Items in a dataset

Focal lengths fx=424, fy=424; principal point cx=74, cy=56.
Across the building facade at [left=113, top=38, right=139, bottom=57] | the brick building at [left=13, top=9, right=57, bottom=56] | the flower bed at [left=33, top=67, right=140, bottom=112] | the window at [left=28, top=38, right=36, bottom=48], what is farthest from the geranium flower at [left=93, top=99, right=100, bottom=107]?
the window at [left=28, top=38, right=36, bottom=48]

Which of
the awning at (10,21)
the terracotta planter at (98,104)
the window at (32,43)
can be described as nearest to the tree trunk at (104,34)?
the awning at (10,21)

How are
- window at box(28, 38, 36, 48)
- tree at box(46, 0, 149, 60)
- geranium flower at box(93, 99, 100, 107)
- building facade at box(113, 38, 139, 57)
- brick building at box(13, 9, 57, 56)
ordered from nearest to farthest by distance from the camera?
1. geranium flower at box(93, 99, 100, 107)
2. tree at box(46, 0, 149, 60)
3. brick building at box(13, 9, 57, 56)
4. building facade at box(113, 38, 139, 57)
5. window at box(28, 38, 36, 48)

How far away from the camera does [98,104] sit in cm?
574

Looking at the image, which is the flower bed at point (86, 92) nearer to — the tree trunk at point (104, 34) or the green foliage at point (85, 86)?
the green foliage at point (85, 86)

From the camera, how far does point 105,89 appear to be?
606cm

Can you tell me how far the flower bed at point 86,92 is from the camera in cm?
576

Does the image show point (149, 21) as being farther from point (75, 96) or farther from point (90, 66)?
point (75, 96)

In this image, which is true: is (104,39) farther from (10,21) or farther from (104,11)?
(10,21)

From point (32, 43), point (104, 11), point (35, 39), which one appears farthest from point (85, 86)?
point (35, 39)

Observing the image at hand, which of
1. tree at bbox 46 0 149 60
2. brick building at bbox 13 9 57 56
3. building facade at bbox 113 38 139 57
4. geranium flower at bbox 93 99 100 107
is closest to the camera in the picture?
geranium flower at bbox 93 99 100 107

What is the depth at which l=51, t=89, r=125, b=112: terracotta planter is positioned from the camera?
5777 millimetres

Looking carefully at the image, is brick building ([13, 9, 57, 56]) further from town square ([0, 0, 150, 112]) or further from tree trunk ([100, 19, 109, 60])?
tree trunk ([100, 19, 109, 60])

*GIVEN REQUEST*
Output the data from the line containing "Looking carefully at" through the end as a JSON list of strings, with one string for each line and blank lines left out.

*ANSWER TO THE EXERCISE*
[
  "Looking carefully at the image, is brick building ([13, 9, 57, 56]) further from town square ([0, 0, 150, 112]) or further from tree trunk ([100, 19, 109, 60])?",
  "tree trunk ([100, 19, 109, 60])"
]